ON THE EVE of the feast of the Enshrinement of St Edward’s Sacred Relics, Friday 2nd /15th September, the foundation stone for the new monastic house at Brookwood was laid. We were honoured that Mrs Sarah Goad JP, the Lord Lieutenant of Surrey, who has shown a lively interest in our Building Fund appeal, kindly consented to perform the ceremony for us.

The ceremony, which took place at 5.30 in the evening, was also attended by the Right Reverend Christopher Hill, the Bishop of Guildford, by Cllr John Kingsbury, the Mayor of Woking, by our County Councillor, Mrs Elizabeth Compton, and by our heroic Borough Councillor, Philip Goldenberg, as well as by several other councillors and local people who have helped us and encouraged us over the years and welcomed us into the borough.

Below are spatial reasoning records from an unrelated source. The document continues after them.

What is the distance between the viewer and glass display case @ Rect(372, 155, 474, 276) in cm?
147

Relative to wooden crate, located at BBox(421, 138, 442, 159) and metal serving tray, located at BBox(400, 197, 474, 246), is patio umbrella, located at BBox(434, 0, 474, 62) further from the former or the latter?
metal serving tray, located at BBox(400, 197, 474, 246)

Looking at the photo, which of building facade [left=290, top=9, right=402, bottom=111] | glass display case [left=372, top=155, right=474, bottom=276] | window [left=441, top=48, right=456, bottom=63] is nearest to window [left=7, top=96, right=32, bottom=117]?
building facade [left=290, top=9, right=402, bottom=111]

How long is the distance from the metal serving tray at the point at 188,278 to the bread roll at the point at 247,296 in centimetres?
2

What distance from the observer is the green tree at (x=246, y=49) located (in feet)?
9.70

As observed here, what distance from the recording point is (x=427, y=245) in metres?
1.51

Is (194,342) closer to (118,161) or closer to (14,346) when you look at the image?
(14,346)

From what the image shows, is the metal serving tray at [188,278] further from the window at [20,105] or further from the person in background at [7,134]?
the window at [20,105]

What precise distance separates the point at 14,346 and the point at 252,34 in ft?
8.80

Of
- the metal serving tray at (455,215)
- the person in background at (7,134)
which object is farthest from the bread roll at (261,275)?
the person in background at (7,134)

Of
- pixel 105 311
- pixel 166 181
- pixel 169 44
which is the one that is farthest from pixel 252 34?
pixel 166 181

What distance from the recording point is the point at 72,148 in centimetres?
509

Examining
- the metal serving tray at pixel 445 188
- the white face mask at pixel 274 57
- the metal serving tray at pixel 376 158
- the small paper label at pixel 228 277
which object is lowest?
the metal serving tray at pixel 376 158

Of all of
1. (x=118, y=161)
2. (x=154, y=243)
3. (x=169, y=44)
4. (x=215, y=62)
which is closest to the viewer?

Fr Alexis met our honoured guests as they arrived, and a short moleben was served at the site where the stone was to be laid. Mrs Goad was helped in her task by Mr Lee Jackson of our contractor’s firm, H. W. Fisher and Son of Aldershot. After the laying of the stone and cementing it in very securely, she gave a short speech, which was greatly appreciated by the members of the Orthodox community here, and which we have obtained her permission to reproduce below. Then the principal guests were photographed with our project manager, Mr Tony Sumners, our architect, Mrs Irina Aldersley, and our landscape designer, Mrs Annie Shaw, as well as little Miss Anastasia Dimitrievna Popova (who wanted to be in the photo).

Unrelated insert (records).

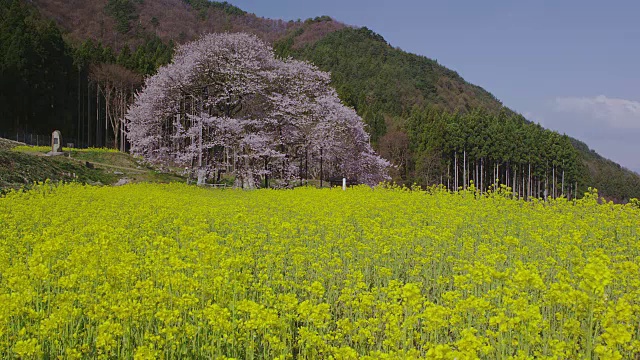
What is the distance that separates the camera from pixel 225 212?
11383mm

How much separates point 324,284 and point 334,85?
5861cm

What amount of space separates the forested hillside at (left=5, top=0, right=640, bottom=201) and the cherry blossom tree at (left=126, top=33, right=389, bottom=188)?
1664cm

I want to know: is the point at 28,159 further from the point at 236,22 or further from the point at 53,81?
the point at 236,22

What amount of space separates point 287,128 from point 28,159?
14.0 metres

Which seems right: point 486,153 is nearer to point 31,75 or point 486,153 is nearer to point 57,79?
point 57,79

Before the Vigil Service for St Edward’s feast, light refreshments were offered guests in a marquee on the church lawn, and at 7 p.m we began the service. Members of the congregation were pleased to see that numbers of our guests joined us for at least part of the three-and-a-half hour service, and they were impressed that Bishop Christopher Hill stayed through almost to the end of Mattins, even though our services are doubtless longer than ones he is used to.

For the festal services, the four clergymen appointed to our Brotherhood were joined by Fr Elias Jones of the St John the Wonderworker Parish in Felixstowe. And at the stone-laying ceremony we were also joined by Protopresbyter Milun Kostic and Protopresbyter Radomir Acimovic of the Serbian Orthodox Parish of St Sava in London, Fr Stephen Platt of the Saint Nicholas Parish in Oxford (MP), and Fr Stavros Solomou of the St Nicholas Greek Orthodox Cathedral in Shepherd’s Bush (OEc.P). Fr Vadim Zakrevsky of the Dormition Church in London was unfortunately unable to attend because of illness, and Archimandrite Kyrill of the Monastery of St John the Baptist in Tolleshunt Knights, Essex, sent a kind letter of support. One of the oldest members of the London Russian Orthodox parish, Ludmila Purvis, was also with us on the feast.

We would like to thank all those who participated in this significant event in the life of our brotherhood, and for all those who supported us and worked to make the event such a success, especially to Elena Holden and her band of stalwart women who prepared the foods then, on the following day for the Parish Breakfast, and yet again on the Sunday.

The Lord Lieutenant’s Speech

MOST OF US spend some time wondering why we are put on this earth and what we are meant to be doing here. I’m not at all sure that the Anglicans have got a written protocol for this - nor do I know how the Orthodox Churches would frame their conclusions,* but I do know that the old Roman Catholic shorter catechism had it down pat: To the question, What is the chief end of man? The prescribed answer was: To worship God and to enjoy Him for ever.

I think that that brings together fairly neatly this life and the life hereafter - of which we could hardly be more sharply reminded than here in the grounds of Brookwood Cemetery. As in the Christian liturgies we are brought through the life and death of Jesus Christ to the mystery of our redemption and the promise of eternal life - and linked in that mystery with all those who have gone before us - so too in this place we are reminded in the words of Edith Sitwell that “Love is not changed by Death and nothing is lost and all in the end is harvest”.

Recently you have commemorated here the anniversary of the bringing of the bones of St Edward, King and Martyr, in recent years to this resting place to be a centre for prayer and liturgy for the growing congregation of those of the Orthodox persuasion and for the many others who are welcomed here.

And so we come most importantly to the needs of the Living: the new accommodation for the community here which will provide more space for its work to go forward and for the growing harvest to be gathered in. I am delighted and honoured to have been asked to lay the first stone and I trust that the new building will rise swiftly and beautifully upon this foundation.

Domestic Footnote: As Mrs Goad reached this point, there was a scrap between our two dogs, Perkin & Albert, which may or may not have been an indication of normal relations between the Orthodox!